→ Opdracht: Vertaal de volgende zin uit het fragment over de spookrijder in het Engels: "Ik had kneuzingen in mijn nek en schouders en had veel pijn."

→ Te lezen fragment:
Ik zag een donkere dan wel een zwarte personenauto die keerde op de snelweg. Ik meen te
hebben gezien dat het hier een personenauto van het merk Volkswagen Golf betrof.
7. Het proces-verbaal van verhoor van getuige I. Boukhezra, opgemaakt op 9 mei 2020, voor zover inhoudende (p. 38-39):
Ik reed vandaag, zaterdag 9 mei 2020, omstreeks 02.15 uur op de A4 links in de richting van
Amsterdam. Op een gegeven moment zag ik een personenauto in tegengestelde richting aan
komen rijden op rijstrook 1, een zogenoemde spookrijder. Volgens mij was dit voertuig een
Volkswagen Golf.
8. Het proces-verbaal van verhoor van [slachtoffer] , opgemaakt op 28 februari 2022, voor zover inhoudende (aanvullend proces-verbaal van bevindingen, [nummer] , geen paginanummering):
Wat ik niet begrijp is dat de spookrijder niet uitgeweken is om een aanrijding met mij te
voorkomen. Door het ongeval heb ik letsel oplopen. Ik had kneuzingen in mijn nek en
schouders en had veel pijn. Sinds het ongeval ben ik onder behandeling bij mijn huisarts met
pijnstilling. Tot de dag van vandaag heb ik nog veel last van mijn nek en schouders.

→ Gegevensoverzicht:
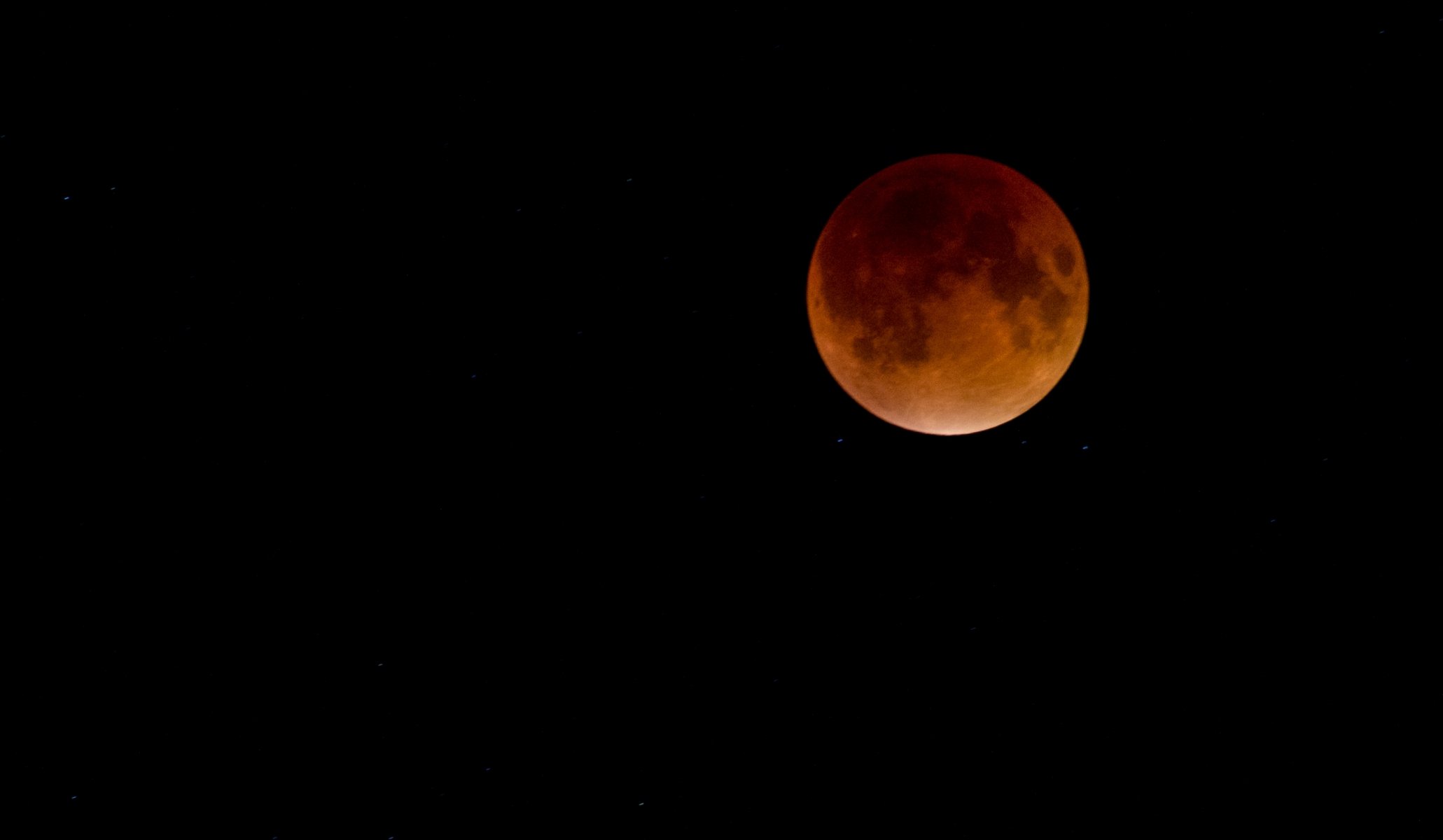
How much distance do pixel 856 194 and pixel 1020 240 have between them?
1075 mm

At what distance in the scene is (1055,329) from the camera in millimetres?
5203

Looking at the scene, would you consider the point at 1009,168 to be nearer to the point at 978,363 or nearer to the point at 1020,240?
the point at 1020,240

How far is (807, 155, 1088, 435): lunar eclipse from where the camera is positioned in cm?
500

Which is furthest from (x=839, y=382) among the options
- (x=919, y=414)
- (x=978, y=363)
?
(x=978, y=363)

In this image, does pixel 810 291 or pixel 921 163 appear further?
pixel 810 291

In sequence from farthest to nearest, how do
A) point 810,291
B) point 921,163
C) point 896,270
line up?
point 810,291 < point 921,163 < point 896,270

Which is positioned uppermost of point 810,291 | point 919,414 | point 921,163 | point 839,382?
--
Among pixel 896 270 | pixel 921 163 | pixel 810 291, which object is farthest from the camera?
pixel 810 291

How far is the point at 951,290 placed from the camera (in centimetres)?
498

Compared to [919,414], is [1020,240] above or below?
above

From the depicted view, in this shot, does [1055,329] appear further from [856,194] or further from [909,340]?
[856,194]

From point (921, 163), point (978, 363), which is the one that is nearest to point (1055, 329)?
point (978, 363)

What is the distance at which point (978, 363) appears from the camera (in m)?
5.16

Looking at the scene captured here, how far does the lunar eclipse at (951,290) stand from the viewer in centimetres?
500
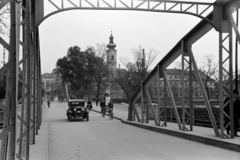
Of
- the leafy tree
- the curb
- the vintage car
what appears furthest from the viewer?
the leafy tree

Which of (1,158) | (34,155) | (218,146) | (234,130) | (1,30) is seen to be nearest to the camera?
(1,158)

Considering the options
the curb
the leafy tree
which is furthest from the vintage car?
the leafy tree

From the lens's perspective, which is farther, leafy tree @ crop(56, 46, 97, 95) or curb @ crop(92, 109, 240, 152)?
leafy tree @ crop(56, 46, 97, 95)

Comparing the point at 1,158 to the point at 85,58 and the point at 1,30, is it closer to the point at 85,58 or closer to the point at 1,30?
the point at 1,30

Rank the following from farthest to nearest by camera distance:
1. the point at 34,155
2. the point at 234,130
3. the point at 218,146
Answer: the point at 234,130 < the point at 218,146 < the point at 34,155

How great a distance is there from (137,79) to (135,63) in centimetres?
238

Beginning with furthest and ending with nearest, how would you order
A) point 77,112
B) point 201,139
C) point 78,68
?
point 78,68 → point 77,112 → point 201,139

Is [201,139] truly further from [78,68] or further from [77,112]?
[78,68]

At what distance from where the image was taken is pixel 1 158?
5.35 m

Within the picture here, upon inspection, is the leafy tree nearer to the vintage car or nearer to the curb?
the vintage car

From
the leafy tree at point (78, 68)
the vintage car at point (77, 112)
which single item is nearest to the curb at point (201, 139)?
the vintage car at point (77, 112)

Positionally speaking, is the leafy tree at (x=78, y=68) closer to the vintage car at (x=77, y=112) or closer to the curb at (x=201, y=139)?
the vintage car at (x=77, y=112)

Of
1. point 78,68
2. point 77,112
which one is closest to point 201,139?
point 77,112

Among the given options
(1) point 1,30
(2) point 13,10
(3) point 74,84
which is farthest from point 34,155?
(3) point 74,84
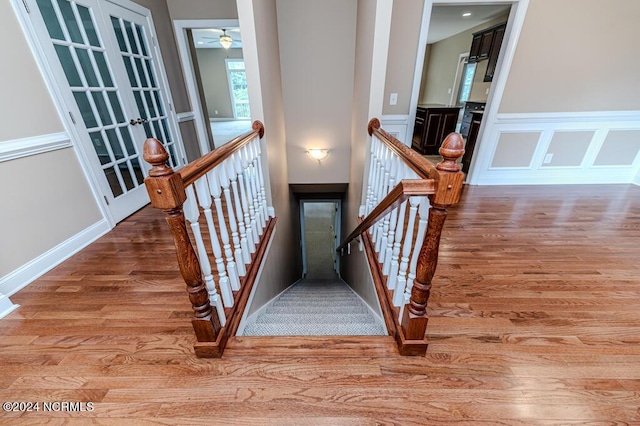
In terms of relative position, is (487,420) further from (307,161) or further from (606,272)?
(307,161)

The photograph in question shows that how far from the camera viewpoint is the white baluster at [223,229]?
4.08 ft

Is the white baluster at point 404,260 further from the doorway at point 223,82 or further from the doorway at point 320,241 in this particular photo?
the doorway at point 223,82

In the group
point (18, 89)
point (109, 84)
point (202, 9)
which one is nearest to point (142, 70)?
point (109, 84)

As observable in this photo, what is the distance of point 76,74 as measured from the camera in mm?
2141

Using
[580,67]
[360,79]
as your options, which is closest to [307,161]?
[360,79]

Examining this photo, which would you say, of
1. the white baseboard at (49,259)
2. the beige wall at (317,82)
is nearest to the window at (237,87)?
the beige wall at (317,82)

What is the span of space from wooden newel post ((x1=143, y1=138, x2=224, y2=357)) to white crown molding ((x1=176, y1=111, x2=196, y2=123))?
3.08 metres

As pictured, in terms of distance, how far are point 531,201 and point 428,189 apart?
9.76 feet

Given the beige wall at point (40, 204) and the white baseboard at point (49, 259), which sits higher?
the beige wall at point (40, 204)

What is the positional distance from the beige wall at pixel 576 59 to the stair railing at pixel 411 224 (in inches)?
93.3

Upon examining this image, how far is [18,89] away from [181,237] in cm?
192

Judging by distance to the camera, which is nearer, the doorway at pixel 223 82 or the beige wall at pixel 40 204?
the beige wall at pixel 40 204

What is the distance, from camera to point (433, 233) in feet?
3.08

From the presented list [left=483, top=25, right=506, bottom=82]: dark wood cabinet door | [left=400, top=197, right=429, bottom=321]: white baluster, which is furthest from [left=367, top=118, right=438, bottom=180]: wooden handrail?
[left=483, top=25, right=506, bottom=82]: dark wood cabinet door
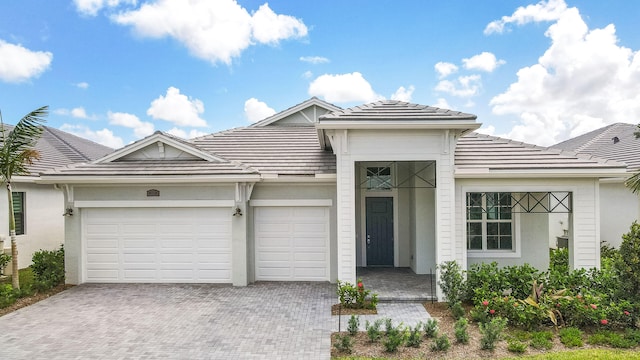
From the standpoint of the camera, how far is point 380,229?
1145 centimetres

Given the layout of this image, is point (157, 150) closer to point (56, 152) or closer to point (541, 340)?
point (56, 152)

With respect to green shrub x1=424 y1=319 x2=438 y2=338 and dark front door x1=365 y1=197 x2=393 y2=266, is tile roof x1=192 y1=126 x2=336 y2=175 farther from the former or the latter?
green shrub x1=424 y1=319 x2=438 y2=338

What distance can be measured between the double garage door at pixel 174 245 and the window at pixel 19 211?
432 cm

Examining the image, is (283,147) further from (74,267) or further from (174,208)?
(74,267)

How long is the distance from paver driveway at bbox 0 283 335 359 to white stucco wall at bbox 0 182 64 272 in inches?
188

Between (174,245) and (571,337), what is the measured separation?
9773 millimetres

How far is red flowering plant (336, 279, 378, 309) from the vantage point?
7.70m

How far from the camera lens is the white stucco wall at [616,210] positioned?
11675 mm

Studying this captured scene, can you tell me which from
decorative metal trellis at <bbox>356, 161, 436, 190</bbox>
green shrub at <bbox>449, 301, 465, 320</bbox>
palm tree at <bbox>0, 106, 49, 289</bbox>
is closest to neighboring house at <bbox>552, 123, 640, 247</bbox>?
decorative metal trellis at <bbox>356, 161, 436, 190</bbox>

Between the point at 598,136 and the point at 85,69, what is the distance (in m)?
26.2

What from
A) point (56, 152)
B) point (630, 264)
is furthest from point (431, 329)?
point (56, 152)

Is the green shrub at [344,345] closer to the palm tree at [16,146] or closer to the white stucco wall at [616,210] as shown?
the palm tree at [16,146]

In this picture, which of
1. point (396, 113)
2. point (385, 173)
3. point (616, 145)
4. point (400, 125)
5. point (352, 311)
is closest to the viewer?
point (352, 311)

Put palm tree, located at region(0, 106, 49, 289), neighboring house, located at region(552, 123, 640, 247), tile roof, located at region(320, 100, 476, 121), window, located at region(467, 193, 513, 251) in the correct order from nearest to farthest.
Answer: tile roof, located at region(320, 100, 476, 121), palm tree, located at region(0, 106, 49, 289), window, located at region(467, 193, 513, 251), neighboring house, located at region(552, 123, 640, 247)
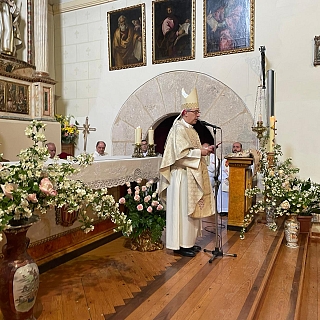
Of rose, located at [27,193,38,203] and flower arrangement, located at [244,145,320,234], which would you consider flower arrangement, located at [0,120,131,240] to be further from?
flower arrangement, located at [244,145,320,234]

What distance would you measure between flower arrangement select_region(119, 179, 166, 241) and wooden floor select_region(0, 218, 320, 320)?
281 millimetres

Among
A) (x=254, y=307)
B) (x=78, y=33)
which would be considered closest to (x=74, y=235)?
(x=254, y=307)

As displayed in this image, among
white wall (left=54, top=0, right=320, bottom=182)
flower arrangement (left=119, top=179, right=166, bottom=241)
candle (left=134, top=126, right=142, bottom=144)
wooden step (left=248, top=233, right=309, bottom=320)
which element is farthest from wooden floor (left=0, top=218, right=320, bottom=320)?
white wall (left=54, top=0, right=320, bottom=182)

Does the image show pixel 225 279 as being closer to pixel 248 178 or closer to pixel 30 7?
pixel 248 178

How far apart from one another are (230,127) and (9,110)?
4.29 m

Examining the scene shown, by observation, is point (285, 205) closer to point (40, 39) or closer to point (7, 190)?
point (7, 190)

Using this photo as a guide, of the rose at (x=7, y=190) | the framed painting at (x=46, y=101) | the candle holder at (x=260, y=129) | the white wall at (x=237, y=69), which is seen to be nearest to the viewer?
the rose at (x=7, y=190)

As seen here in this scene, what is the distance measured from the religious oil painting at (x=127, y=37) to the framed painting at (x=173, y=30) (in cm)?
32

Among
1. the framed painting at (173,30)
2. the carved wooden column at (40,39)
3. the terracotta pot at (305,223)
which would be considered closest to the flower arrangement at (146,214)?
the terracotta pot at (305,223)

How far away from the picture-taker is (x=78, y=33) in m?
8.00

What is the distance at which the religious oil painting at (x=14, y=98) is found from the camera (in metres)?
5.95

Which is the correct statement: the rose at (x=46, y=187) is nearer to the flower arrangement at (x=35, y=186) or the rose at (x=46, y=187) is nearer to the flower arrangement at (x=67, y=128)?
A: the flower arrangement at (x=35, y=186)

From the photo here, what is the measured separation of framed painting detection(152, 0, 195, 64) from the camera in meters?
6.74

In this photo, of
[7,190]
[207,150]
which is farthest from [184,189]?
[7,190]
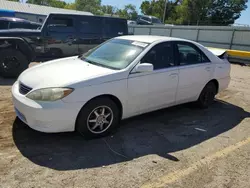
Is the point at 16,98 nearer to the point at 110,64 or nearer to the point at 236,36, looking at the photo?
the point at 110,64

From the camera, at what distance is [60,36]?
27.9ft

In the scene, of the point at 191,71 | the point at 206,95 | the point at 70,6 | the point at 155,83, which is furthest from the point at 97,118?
--
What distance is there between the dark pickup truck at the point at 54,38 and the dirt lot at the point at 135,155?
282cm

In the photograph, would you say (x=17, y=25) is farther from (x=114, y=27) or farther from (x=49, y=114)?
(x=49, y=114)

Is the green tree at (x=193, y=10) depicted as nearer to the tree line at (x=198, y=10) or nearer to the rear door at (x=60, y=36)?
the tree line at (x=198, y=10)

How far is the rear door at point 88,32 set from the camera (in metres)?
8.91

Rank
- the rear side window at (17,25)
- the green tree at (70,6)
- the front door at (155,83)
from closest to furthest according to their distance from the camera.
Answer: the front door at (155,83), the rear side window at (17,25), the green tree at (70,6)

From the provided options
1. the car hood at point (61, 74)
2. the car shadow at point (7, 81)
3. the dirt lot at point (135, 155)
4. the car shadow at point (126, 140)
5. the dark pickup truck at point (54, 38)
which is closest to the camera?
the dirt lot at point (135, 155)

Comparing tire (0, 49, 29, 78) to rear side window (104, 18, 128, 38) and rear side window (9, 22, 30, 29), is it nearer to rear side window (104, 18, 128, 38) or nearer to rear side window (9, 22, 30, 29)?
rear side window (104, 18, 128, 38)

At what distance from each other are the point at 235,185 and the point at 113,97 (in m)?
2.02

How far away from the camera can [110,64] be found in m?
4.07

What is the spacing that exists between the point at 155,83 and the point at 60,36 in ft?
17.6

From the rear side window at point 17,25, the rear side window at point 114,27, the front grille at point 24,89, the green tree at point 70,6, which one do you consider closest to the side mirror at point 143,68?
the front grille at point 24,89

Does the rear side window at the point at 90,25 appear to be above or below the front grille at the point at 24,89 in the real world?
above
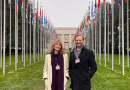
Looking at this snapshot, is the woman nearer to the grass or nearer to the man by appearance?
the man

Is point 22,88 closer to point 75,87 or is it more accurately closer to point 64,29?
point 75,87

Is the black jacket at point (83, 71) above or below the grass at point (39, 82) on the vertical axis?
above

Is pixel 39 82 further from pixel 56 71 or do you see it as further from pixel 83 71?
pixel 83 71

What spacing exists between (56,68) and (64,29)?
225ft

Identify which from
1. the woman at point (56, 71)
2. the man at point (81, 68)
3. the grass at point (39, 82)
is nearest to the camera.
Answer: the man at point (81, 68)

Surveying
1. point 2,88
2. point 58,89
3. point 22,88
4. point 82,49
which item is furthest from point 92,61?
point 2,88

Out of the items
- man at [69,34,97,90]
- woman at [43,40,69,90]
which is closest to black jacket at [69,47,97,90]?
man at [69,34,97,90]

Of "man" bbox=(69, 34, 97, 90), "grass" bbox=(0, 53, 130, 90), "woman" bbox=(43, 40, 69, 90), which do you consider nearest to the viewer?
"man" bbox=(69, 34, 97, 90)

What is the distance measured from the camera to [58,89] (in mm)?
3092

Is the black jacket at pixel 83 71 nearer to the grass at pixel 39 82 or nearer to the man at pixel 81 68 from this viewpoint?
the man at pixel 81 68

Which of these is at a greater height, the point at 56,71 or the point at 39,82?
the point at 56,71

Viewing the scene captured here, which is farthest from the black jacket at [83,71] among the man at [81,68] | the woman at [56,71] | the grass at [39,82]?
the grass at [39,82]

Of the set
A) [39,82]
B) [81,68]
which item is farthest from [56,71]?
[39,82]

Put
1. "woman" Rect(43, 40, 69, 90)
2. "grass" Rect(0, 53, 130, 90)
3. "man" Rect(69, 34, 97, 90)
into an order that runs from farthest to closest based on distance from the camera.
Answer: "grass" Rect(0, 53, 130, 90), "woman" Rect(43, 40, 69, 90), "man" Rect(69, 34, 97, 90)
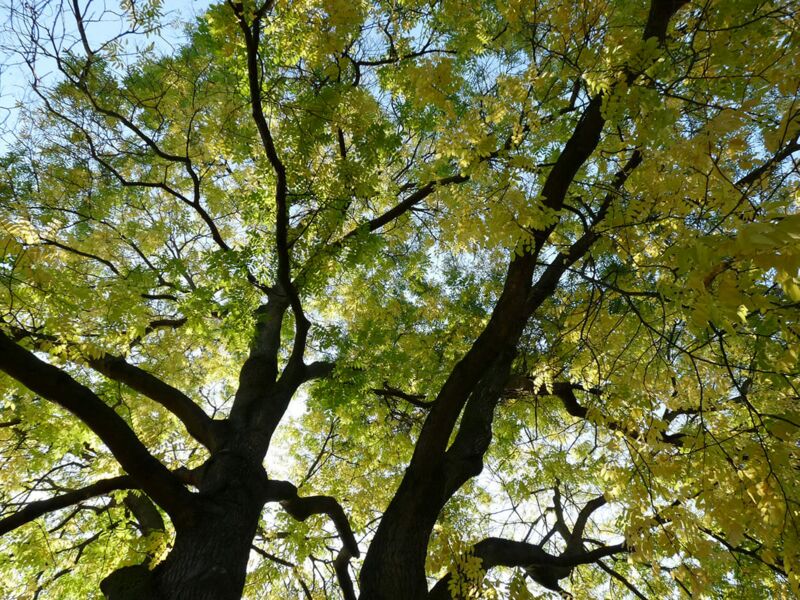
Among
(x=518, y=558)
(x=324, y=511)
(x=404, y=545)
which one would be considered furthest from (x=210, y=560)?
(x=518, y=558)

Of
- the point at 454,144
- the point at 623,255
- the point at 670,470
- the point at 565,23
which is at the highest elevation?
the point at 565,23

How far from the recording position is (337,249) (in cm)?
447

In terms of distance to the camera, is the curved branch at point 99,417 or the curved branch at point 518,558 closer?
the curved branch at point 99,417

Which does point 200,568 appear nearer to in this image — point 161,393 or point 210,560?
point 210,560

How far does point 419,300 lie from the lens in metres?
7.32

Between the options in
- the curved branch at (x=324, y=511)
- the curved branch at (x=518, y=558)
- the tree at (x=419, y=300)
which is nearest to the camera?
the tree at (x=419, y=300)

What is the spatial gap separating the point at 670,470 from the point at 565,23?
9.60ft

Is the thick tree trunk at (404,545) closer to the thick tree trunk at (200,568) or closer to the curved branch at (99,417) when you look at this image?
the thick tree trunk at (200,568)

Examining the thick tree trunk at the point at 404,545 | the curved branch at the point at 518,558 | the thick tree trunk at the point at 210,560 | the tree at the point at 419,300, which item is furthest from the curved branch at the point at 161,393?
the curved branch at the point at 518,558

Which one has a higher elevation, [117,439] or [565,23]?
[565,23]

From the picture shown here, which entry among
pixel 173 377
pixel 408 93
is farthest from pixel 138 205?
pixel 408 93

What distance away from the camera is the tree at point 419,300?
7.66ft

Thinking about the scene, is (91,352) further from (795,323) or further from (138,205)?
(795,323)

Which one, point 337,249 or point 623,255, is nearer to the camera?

→ Antwoord: I had bruises on my neck and shoulders and was in a lot of pain.